# Product photography...



## DogsGoneRoaming (Nov 4, 2016)

Hi all,

I'm looking for opinions on product photography.

I've never had a consistent style and I'm terrible at deciding which one to keep using. So I would love your opinions.

The white bricks my personal favourite. Which do you prefer?


----------



## Teddy-dog (Nov 2, 2017)

Top or bottom for me  I think having the white background keeps the eyes on the product! 

I do like the bricks


----------



## DogsGoneRoaming (Nov 4, 2016)

Teddy-dog said:


> Top or bottom for me  I think having the white background keeps the eyes on the product!
> 
> I do like the bricks


Thanks! I agree. Thats why i chose white brick and wood for the new background so it still had a similar effect.
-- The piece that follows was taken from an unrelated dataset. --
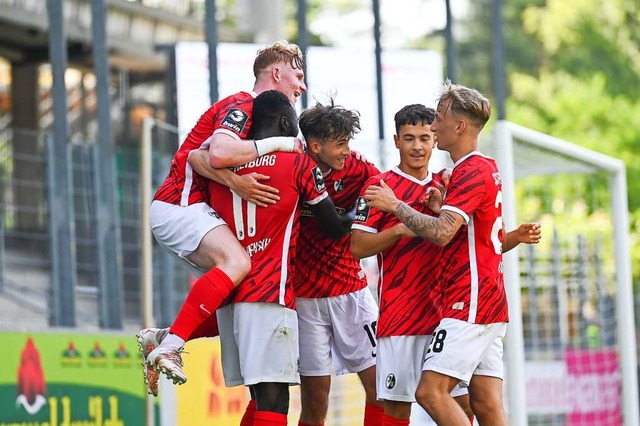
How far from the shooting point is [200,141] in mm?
7332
I think its between the two.


----------



## Boxerluver30 (Jun 14, 2017)

I like the white brick background too


----------



## DogsGoneRoaming (Nov 4, 2016)

Boxerluver30 said:


> I like the white brick background too


Thanks! I think I will be sticking with it.


----------



## Burrowzig (Feb 18, 2009)

I find the bricks distracting (however nice they are), so the bottom one works best as a marketing tool.


----------



## JRB123 (Jun 22, 2017)

As above - white bricks are lovely but the plain white really shows off the product better with no distractions


----------